A noter que l’une des clauses majeures du contrat Amazon (« les exonérations générales de responsabilité ») a été validée : « le cocontractant s’engage à indemniser Amazon de tout préjudice et la décharge de toute responsabilité s’agissant d’un manquement avéré ou prétendu à toute obligation ; la responsabilité d’ Amazon ne saurait être engagée même en présence d’une négligence et/ou interruptions et pannes du site ayant causé au vendeur tiers des conséquences pour ses transactions ; la responsabilité éventuelle d’Amazon est limitée au montant maximal correspondant aux sommes que le vendeur tiers lui a reversées au titre de ses ventes durant les 6 derniers mois en cas de négligence ; en cas de responsabilité pour négligence grossière ou faute grave, ce plafond ne trouve plus à s’appliquer et la responsabilité est totale et sans limitation ».

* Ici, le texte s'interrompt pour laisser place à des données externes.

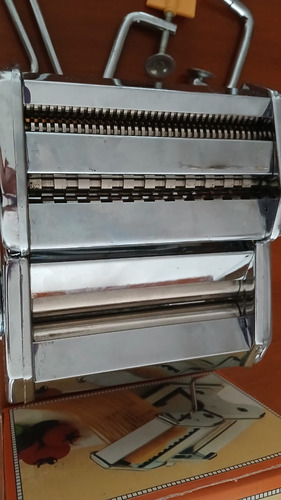 Maquina Para Hacer Fideos Plateado (Usado)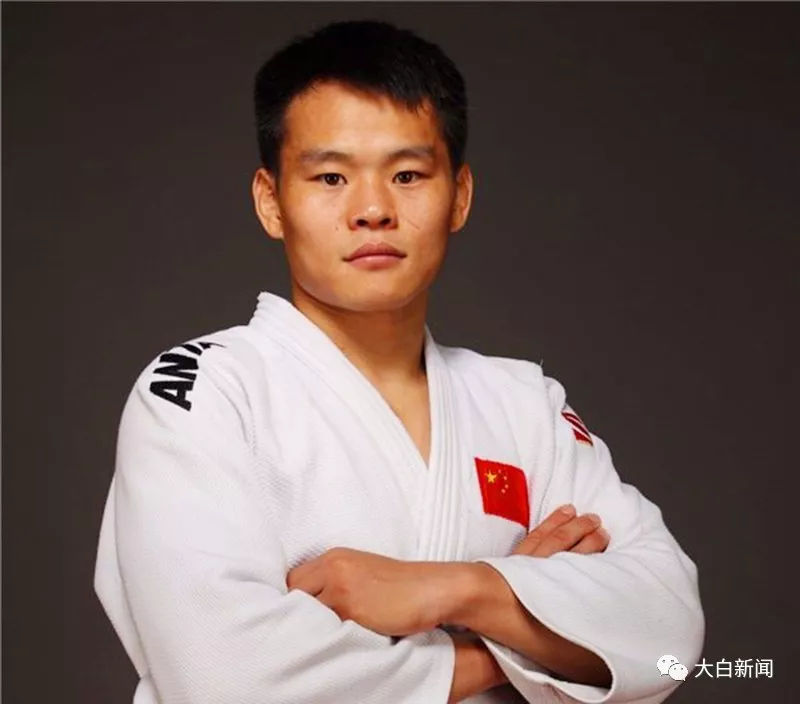 【撰文/赵三军 统筹/刘姝蓉】今天(3月29日)是柔道冠军马端斌实名举报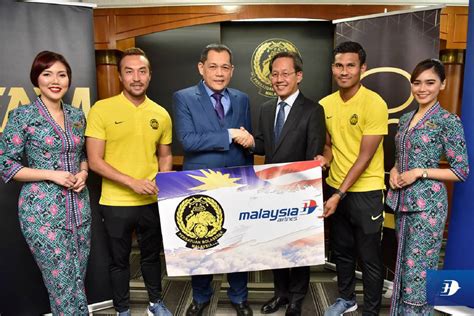 6.4 tengok skuad harimau malaya training :) shah amirul. Malaysia Airlines inks 2-year partnership with FAM | New ...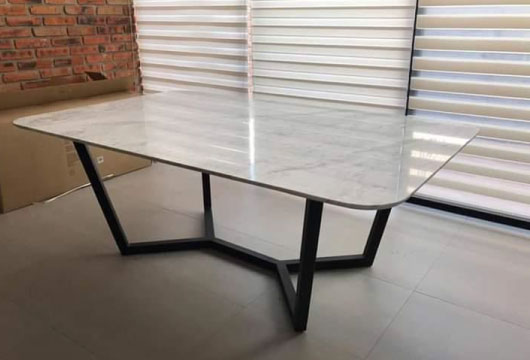 Mesas de Mármol y Piedra Natural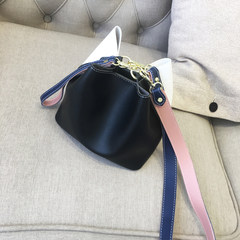 GALENKA 2017 new female fashion Mini bucket bag bag satchel and wide straps hit color bag black
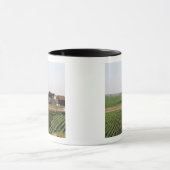 16世紀のクロ·ド·ボージョ修道院と マグカップ (中央)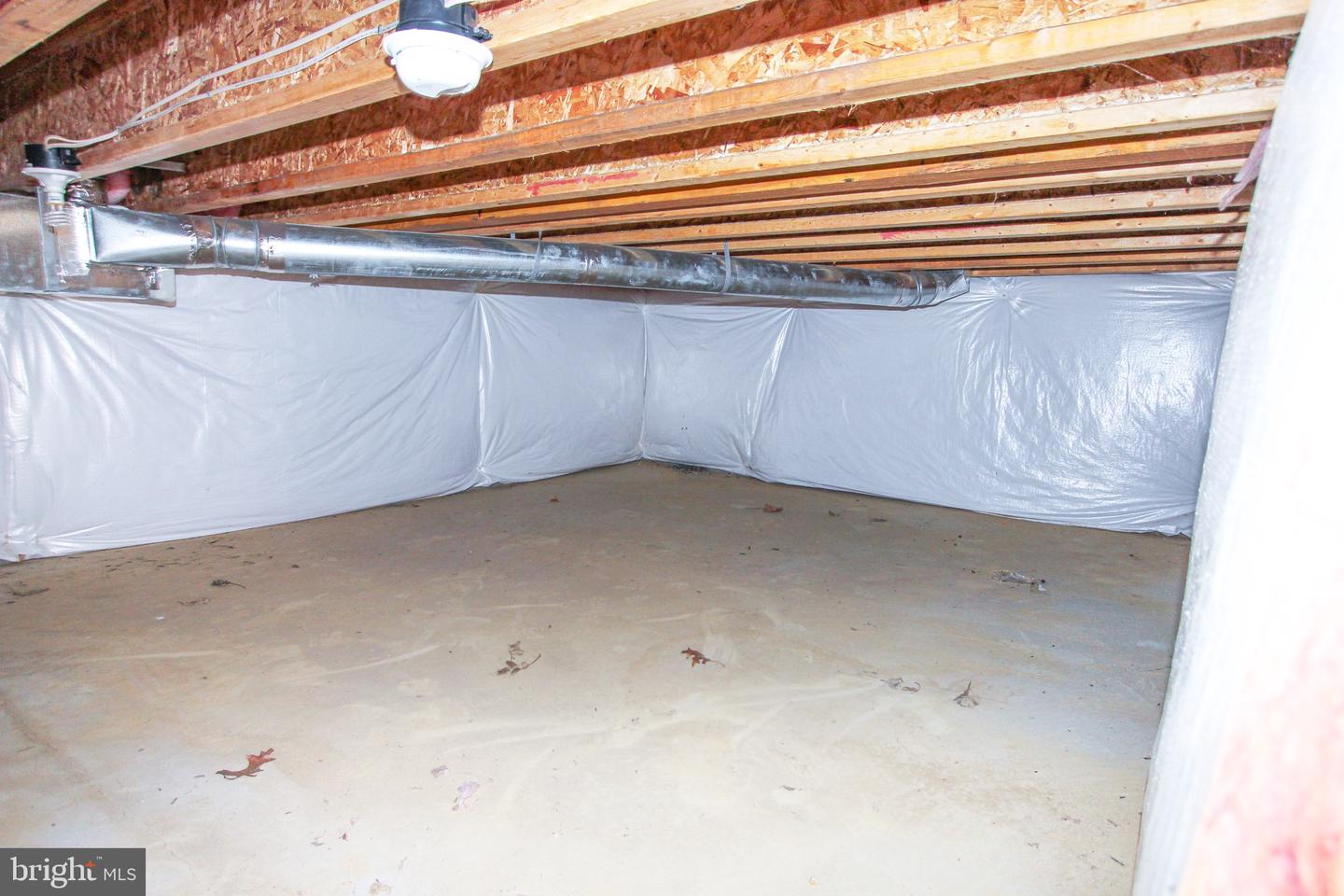 10 Elm Ave Property Photo 36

Ce type de clause est usuel dans les contrats pour des sites internet car les pannes de systèmes, la saturation d’un site par le trop grand nombre de transactions simultanées, les attaques virales sont des éléments imprévisibles et insurmontables ; il est avéré que Amazon consacre des moyens considérables avec un niveau d’investissement annuel très supérieur â ceux des autres sites pour s’en prémunir et pour assurer la continuité de ses services et la sécurité des transactions qui y sont effectuées ; outre que toute interruption de l’accès au site ou des transactions serait doublement préjudiciable à Amazon en pertes de recettes sur ses propres ventes et en pertes de commissions sur celles des vendeurs tiers, surtout c’est un élément majeur de son image tant auprès des consommateurs, ses clients et ceux des vendeurs tiers, alors que la majorité de la marge du groupe Amazon provient des commissions payées par les vendeurs tiers; les conséquences des erreurs seraient telles pour Amazon qu’il est inenvisageable qu’elle n’ait pas fait ses meilleures efforts pour s’en prémunir ce que démontre d’ailleurs le montant de ses investissements et le fait que les témoignages des vendeurs tiers ne font pas état d’incident; que néanmoins Amazon n’est pas à l’abri de dysfonctionnements (pannes de serveur, bug, attaques, virus… ) mais qu’elle n’a qu’une obligation de moyens mais pas une obligation de résultat. Ladite clause ne peut être et n’a pas à être réciproque car les litiges entre le client et le vendeur tiers, si la responsabilité de ce dernier est retenue, sont d’une toute autre nature ; cette clause n’est donc pas déséquilibrée car il ressort implicitement du début de sa rédaction qu’elle n’est relative qu’a des dysfonctionnements sur ses sites internet ou de nature informatique.
Pour rappel, cette condamnation est intervenue sur l’initiative de la DGCCRF qui est chargée de veiller à l’absence de déséquilibre significatif dans les relations commerciales pour garantir le bon fonctionnement des marchés et protéger les entreprises françaises. En tant que garant de l’ordre public économique, le ministre de l’Economie peut également assigner des entreprises devant le tribunal de commerce afin de faire sanctionner par le juge les pratiques ou clauses contractuelles portant atteinte à la loyauté des relations commerciales et imposer leur suppression ou leur arrêt. Pour ce type de pratiques, le ministre a par exemple déjà fait condamner deux agences de voyage en ligne pour déséquilibre significatif dans leurs relations avec les hôteliers.